→ **ASSIGNMENT**: Only the lines that hold "trap" should be in the answer, each copied from the data below.

→ **EXTRACTED INFORMATION**:
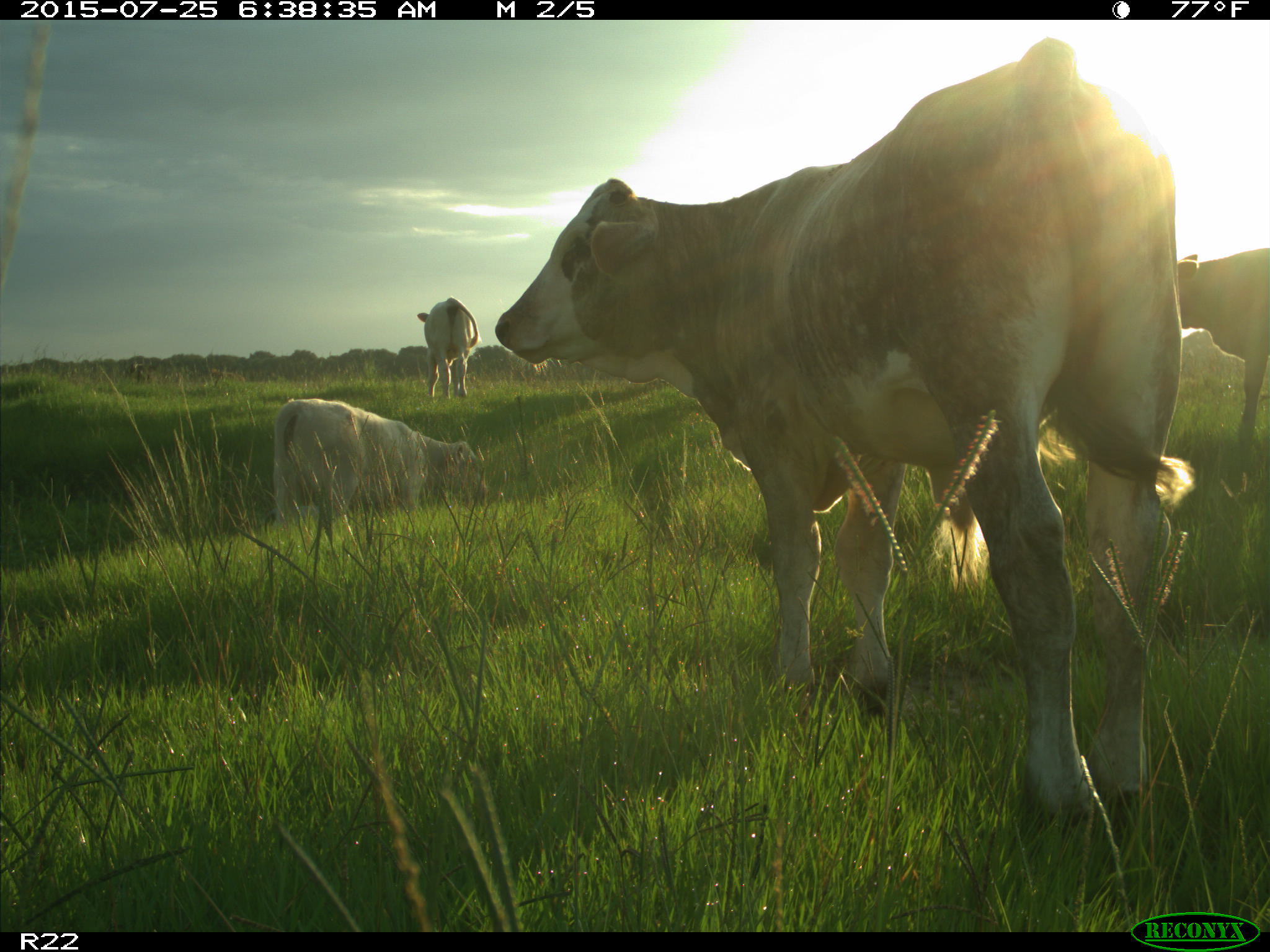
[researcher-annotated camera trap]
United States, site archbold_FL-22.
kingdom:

==

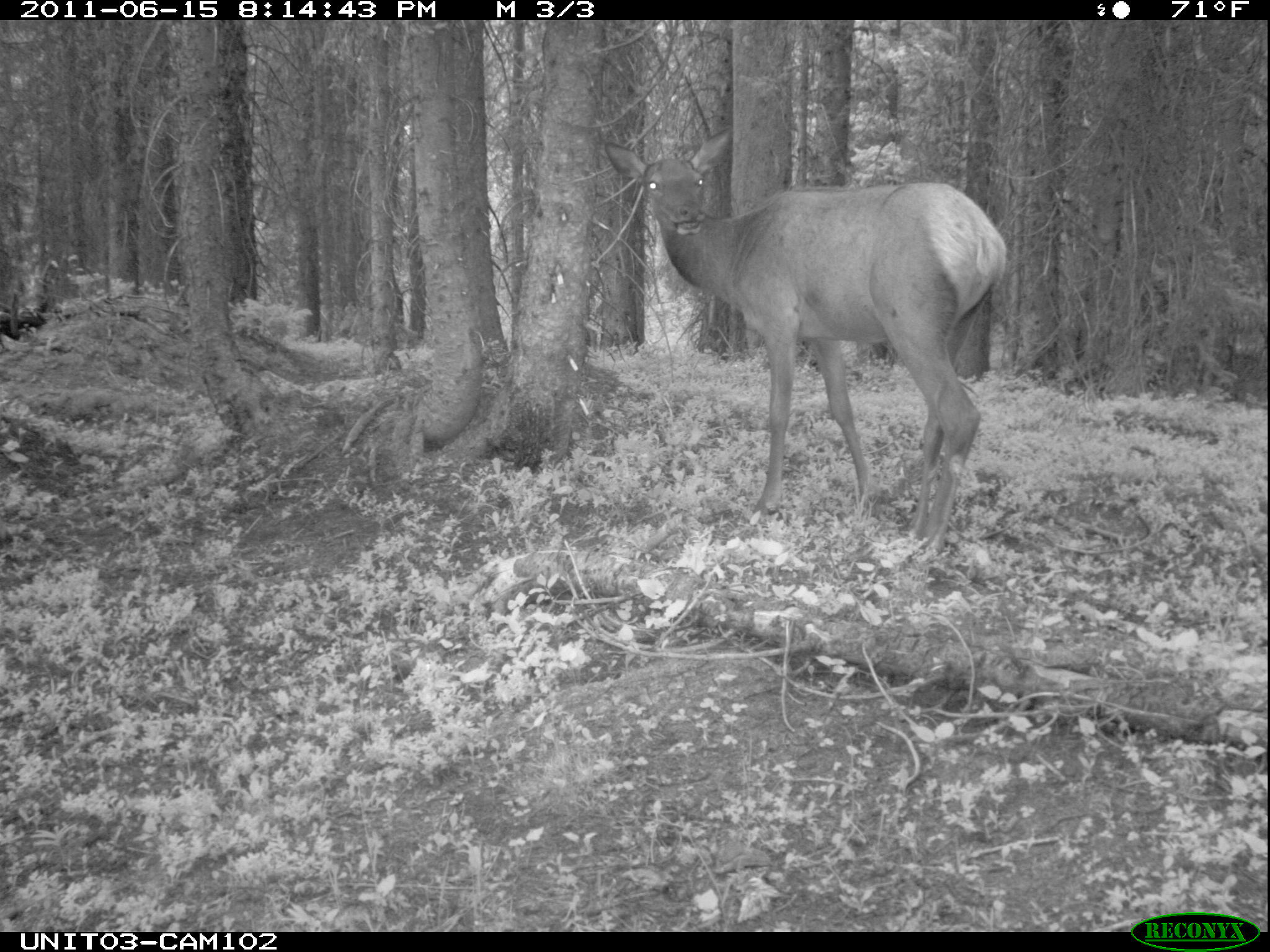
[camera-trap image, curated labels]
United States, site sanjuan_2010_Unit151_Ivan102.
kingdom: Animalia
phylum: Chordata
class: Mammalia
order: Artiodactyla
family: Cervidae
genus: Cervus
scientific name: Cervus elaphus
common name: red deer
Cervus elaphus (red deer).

→ **EXERCISE RESULT**:
[researcher-annotated camera trap]
[camera-trap image, curated labels]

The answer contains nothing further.